Obsessions typically have a theme, such as the fear of dirt and contamination or the fear of injuring yourself or somebody else.  Symptoms of compulsions include, but are not limited to:
• Hand-washing until your skin becomes raw
• Checking doors repeatedly to make sure they're locked
• Checking the stove repeatedly to make sure it's off
• Counting in certain patterns
• Silently repeating a prayer, word or phrase
• Arranging your canned goods to face the same way

Just like obsessions, compulsions have themes, themes that go together with the obsessions. Many individuals experience these symptoms in a minor matter that eventually grows in severity when gone without treatment. The cause of OCD is not fully known. Although many people may have a predisposition to this disorder, other outside factors can trigger it. Disorders like OCD also tend to run in families.

One key thing that I believe is frequently misconstrued when discussing OCD is the idea that obsessive-compulsive disorder is all about perfectionism. I frequently see in my own personal life as well as the internet people using the term OCD incorrectly. I have heard it and seen it used in many ways including: “My mom hates when I don’t clean my room, she’s so OCD.” “Yeah I like having my desk neat; I’m just OCD like that.” I’ve even seen a share of twitter accounts that use the term OCD to describe supposedly perfect images. As if seeing a stack of perfectly round pancakes would ease my obsession of accidentally hurting my mother.
OCD is not just about liking things in a perfect way.

OCD can be debilitating and can lead to any of the following things:
• Inability to attend work, school or social activities
• Troubled relationships
• Overall poor quality of life
• Anxiety disorders
• Depression
• Eating disorders
• Suicidal thoughts and behavior
• Alcohol or other substance abuse
• Contact dermatitis from frequent hand-washing

Obsessive-compulsive disorder treatment may not result in a cure, but it can help you bring symptoms under control so they don't rule your daily life. Some people require treatment for the rest of their lives. The two main treatments for OCD are psychotherapy and medications; treatment is most effective with a combination of these.

A type of therapy called exposure and response prevention (ERP) is the most effective treatment. This therapy involves gradually exposing you to a feared object or obsession, such as dirt, and having you learn healthy ways to cope with your anxiety. Exposure therapy takes effort and practice, but you may enjoy a better quality of life once you learn to manage your obsessions and compulsions. These types of therapy sessions can also be done with family, especially if a fear of the patient includes friends and family. It is important to know that although treatment may be a difficult process, it is very worthwhile. No treatment plan is going to be the same across the board, but finding what works for the patient is the most important thing.

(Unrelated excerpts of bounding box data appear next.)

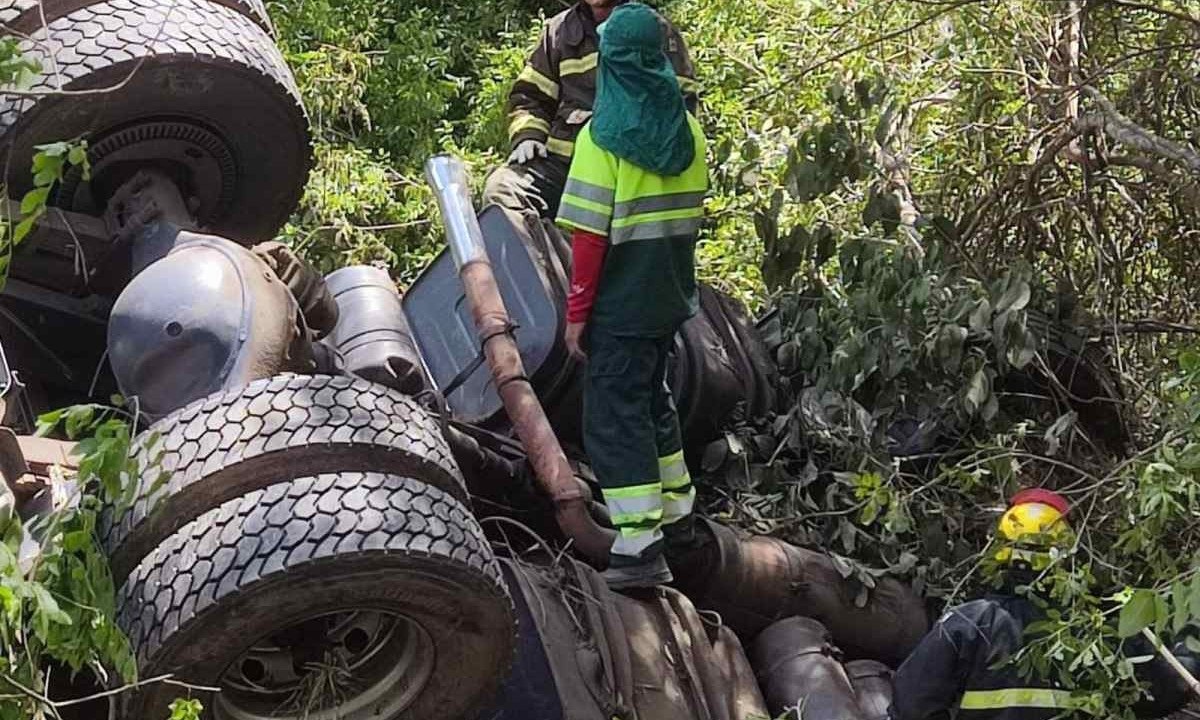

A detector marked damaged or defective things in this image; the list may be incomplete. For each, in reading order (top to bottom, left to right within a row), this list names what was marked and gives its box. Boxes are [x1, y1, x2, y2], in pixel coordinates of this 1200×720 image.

overturned truck [0, 1, 928, 720]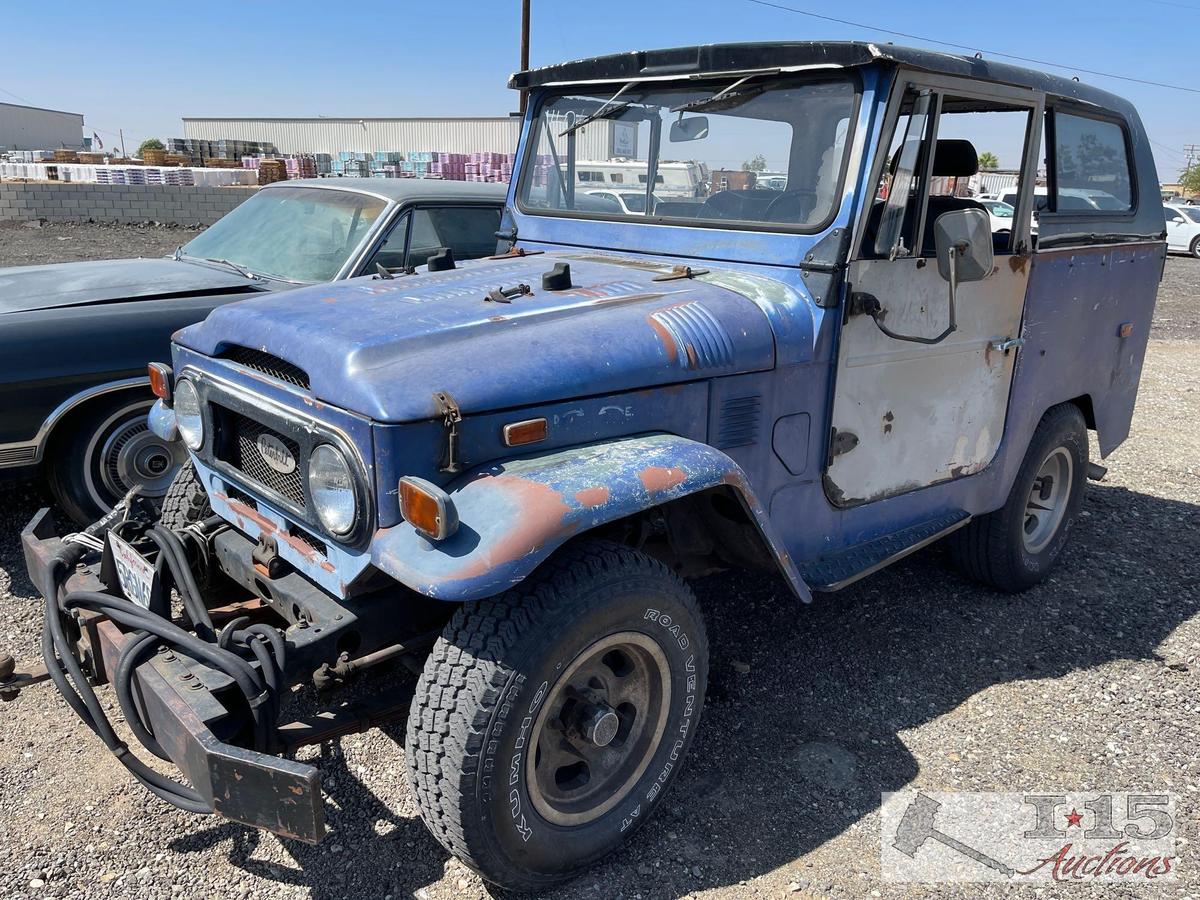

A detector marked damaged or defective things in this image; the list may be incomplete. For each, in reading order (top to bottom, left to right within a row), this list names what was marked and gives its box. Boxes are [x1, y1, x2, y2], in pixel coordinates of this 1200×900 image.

cracked windshield [520, 76, 856, 229]
rust spot [636, 464, 684, 492]
rust spot [572, 488, 608, 510]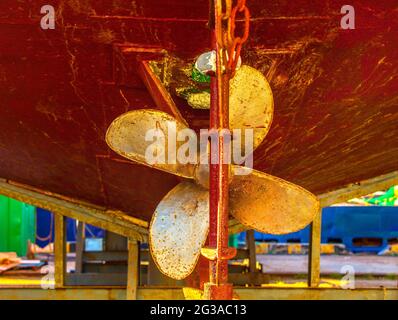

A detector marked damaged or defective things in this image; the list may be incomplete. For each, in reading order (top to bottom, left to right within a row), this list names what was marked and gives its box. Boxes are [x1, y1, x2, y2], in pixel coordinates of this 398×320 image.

rusty chain [215, 0, 249, 76]
rusty metal surface [106, 109, 197, 179]
rusty metal surface [0, 0, 396, 222]
rusty metal surface [149, 182, 210, 280]
rusty metal surface [230, 168, 320, 235]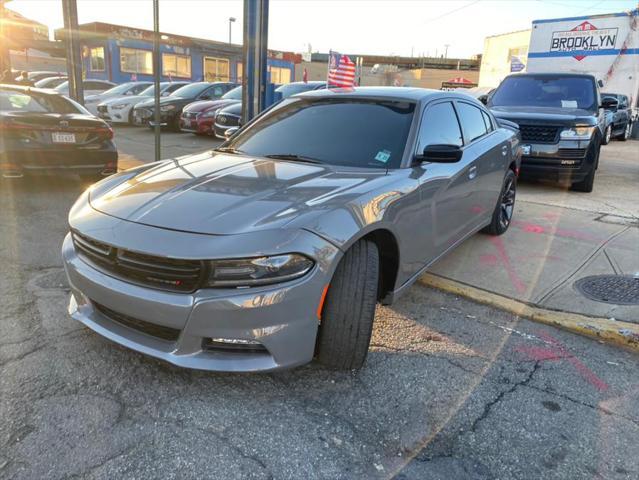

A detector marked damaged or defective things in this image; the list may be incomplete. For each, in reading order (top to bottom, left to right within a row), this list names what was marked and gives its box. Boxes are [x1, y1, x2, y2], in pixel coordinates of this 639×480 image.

cracked asphalt [3, 129, 639, 478]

Before I finish I would like to briefly mention my experience with OCD. I have something that can be known as “Pure O,” this is a form of OCD that doesn’t experience compulsions… As I said, mental illnesses can present themselves differently in every person. My struggle with this disorder has caused strain on my behalf in my relationships with friends and family. I frequently fear that I will cause harm and lash out at the people that I love. And sadly, those pictures of perfectly placed floor tiling are not easing my distress.

If YOU are experiencing OCD, know that you are not alone. I myself deal with it every day. The concept of going through treatment accompanied with the stigma that surrounds OCD can discourage people from seeking help… But I assure you that it will be the best thing for you. It’s not okay to suffer in silence. If you need help, know that there are many options for you.
Lastly, an important step in breaking the stigmatic wall that surrounds mental illness is to simply talk about it. Spread your information like wildfire. Anything that you can do, like the simple act of retweeting information, can truthfully help.